The result gives cash-strapped Pennsylvania school districts only temporary relief fromstructural deficits and funding challenges.
“This budget does not solve the state’s long-term school funding crisis,” the multi-organization Campaign for Fair Education Funding said in a statement.
After a 267-day budget impasse that was tied to education spending increases and tax hikes to pay for them, Wolf approved but refused to put his name on a $30 billion spending plan that includes a $200 million increase in education funding. Wolf was seeking a $400 million bump in school aid.
“I cannot in good conscience sign this bill,” Wolf said. “I cannot in good conscience attach my name to a budget that simply does not add up. But to allow us to move on to face budget challenges of 2016-17, I am going to allow HB1801 to become law.”
With a $2 billion deficit looming next year, the 2015-16 spending plan cuts expenditures by $238 million, but Wolf says it remains $290 million off the mark.
While some Pennsylvania school districts were in danger of running out of money before the end of the school year because state funding was frozen during a nine-month budget impasse, landmark education funding measures included in the budget will not be enacted.

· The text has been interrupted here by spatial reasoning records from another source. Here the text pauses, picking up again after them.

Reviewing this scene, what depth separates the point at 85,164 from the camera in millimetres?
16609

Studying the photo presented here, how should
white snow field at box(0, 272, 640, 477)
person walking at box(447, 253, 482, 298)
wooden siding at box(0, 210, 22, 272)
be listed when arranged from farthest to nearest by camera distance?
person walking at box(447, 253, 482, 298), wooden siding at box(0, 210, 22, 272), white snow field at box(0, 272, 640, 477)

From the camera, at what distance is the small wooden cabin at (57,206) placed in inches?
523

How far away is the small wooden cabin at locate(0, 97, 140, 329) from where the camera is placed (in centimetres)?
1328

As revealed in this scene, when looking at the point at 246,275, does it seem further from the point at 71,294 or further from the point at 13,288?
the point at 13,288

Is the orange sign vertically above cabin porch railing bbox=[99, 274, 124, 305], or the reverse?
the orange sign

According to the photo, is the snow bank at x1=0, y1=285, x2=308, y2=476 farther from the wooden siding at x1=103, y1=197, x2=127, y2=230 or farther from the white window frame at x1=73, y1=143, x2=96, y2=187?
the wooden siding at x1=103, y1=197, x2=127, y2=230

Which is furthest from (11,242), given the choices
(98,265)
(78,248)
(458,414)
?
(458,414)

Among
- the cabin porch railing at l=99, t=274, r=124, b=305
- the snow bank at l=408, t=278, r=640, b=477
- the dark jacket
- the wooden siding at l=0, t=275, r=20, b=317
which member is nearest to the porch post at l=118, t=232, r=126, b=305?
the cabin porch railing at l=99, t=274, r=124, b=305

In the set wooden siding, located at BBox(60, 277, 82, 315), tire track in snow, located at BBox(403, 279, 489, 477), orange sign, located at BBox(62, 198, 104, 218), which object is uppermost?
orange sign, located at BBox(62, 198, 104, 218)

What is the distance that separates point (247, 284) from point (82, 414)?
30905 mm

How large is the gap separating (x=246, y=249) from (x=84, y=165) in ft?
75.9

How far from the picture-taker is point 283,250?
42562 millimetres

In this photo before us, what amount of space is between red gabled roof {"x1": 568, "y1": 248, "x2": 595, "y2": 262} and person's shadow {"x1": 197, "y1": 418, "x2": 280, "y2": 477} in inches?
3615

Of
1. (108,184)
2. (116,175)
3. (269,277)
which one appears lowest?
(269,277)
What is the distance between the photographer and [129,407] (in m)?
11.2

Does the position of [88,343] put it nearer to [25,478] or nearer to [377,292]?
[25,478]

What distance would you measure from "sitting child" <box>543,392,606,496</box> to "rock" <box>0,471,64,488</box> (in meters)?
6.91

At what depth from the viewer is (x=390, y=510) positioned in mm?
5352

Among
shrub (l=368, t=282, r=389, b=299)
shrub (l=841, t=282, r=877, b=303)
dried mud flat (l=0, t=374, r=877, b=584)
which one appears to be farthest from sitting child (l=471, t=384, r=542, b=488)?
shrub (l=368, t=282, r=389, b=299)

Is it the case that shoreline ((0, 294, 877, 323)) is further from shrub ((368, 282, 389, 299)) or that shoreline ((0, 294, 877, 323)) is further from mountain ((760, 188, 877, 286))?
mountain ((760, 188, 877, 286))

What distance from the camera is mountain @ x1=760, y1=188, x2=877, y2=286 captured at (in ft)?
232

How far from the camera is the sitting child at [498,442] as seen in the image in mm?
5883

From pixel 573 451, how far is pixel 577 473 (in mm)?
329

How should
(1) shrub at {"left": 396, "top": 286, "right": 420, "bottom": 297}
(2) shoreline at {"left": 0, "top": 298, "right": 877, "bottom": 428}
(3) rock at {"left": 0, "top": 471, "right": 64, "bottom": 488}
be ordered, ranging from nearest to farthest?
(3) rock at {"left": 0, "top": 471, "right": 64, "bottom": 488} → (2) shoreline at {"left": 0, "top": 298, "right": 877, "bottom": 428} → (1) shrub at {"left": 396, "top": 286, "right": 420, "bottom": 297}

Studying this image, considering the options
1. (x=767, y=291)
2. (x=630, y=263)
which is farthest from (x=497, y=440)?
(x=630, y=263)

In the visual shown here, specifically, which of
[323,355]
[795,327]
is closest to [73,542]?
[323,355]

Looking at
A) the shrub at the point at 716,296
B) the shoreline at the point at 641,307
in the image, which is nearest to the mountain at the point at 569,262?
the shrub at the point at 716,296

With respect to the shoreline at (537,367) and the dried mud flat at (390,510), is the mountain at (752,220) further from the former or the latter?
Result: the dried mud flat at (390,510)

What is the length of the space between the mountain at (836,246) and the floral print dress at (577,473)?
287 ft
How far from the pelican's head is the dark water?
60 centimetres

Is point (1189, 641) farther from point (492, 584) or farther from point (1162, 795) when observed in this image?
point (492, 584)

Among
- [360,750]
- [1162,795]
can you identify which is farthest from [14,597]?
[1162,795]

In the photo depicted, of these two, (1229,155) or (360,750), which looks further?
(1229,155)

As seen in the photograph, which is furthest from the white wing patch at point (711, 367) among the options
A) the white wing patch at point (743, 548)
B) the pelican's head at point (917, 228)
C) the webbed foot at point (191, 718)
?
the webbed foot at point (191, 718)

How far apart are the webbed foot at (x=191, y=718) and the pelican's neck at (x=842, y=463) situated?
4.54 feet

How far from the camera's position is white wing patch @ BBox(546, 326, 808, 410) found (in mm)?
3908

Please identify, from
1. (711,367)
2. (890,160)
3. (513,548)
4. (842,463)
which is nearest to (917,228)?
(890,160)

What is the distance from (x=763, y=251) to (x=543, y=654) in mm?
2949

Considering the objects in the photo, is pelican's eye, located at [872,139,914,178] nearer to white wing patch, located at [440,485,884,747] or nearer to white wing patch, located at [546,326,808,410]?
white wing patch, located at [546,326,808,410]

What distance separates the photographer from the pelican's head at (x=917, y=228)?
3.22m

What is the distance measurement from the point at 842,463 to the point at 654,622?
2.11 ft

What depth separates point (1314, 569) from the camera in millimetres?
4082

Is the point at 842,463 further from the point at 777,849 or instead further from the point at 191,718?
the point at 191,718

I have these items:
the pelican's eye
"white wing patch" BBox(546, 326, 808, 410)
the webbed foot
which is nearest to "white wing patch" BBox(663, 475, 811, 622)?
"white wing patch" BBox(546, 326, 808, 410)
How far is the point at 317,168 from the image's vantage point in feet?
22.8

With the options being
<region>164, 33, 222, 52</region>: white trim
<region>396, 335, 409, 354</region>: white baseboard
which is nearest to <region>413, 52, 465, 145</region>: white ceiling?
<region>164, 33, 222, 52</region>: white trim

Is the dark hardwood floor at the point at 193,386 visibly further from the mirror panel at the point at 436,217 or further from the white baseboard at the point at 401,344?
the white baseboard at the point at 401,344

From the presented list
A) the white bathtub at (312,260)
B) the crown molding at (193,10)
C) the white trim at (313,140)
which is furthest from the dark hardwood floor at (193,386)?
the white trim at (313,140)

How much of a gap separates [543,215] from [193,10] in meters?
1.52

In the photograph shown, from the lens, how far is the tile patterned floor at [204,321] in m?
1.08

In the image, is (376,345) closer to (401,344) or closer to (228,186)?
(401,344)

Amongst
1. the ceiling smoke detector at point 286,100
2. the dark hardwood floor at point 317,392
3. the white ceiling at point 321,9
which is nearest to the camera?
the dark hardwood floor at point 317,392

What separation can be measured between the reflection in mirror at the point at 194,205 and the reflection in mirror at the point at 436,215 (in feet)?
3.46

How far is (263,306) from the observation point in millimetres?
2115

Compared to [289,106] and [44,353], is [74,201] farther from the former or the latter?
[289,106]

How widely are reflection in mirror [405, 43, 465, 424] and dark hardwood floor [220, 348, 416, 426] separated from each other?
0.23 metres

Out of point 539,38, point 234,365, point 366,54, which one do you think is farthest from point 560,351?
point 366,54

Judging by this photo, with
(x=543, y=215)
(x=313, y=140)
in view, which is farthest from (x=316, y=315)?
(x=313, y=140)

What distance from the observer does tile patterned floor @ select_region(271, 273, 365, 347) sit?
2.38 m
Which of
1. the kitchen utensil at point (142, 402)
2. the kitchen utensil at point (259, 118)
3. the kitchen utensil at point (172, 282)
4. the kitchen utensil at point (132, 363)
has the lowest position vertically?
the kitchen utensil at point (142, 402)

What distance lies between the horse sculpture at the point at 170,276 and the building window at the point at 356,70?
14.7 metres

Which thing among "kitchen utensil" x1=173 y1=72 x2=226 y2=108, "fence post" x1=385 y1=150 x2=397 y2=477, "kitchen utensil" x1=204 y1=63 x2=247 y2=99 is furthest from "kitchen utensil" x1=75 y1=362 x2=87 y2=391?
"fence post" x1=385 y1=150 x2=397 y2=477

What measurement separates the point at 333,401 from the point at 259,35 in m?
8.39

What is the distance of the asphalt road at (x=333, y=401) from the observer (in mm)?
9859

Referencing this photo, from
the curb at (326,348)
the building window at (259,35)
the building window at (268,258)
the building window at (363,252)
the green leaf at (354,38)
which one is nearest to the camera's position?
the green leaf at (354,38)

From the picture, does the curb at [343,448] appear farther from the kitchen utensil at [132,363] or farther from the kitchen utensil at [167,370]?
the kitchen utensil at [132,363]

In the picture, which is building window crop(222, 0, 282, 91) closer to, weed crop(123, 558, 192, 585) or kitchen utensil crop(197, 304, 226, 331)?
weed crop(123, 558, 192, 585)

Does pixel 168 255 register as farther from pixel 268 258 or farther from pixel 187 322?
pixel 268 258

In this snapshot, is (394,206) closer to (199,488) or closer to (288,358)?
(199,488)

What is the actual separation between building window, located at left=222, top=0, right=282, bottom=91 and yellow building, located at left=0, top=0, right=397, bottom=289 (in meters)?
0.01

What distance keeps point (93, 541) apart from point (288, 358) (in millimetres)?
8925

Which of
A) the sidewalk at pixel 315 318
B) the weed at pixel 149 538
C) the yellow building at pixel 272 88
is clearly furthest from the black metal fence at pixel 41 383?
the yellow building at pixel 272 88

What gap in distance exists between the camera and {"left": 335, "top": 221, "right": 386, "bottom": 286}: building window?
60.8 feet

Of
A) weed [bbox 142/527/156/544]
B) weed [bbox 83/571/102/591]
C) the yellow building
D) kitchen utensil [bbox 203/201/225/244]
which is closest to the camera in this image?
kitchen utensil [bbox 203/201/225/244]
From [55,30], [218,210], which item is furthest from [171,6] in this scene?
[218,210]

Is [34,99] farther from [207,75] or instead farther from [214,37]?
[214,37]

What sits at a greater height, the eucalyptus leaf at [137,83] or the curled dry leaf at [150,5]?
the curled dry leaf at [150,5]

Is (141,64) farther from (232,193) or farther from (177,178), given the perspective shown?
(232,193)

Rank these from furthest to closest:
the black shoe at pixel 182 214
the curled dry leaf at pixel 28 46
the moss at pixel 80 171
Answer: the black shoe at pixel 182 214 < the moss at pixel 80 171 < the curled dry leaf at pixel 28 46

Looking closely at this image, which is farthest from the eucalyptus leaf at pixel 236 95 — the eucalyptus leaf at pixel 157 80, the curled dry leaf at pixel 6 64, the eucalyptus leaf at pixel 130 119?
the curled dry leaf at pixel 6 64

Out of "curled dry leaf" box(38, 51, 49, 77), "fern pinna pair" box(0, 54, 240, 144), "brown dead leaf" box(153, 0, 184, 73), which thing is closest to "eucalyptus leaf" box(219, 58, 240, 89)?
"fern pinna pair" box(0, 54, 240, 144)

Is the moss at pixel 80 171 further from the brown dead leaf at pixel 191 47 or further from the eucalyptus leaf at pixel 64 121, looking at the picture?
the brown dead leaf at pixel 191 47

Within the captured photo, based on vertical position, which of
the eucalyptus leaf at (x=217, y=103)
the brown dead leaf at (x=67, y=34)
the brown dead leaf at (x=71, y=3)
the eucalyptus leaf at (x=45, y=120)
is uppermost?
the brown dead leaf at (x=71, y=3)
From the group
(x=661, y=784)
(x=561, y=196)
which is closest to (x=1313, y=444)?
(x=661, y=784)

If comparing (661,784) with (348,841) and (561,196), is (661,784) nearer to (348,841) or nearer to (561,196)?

Districts like the struggling Erie schools were hoping elements of the a basic education funding formula would transform the way schools are funded, with adjustments to account for enrollment numbers, students living in poverty, English language learners, special education students, and charter school enrollment.
Last year, the bipartisan Basic Education Funding Commission made recommendations to lawmakers on how to overhaul those funding streams, but those measures were part of a fiscal code Wolf struck down.
“The governor will veto the fiscal code because it contains unconstitutional provisions, guts important environmental regulations, and tries to establish legislative authority over issues that fall under executive jurisdiction,” Wolf spokesman Jeff Sheridan said.
Erie is one of the poorest districts in the state, yet receives less funding from Harrisburg that most of Pennsylvania’s 500 other districts. The formula would have evened out some of the state school funding.
Without a fiscal code, Sheridan said the administration will “work to distribute the funding provided in the general appropriations bill in the most appropriate manner possible.” The administration also divvied up funds in December when Wolf signed a partial spending plan.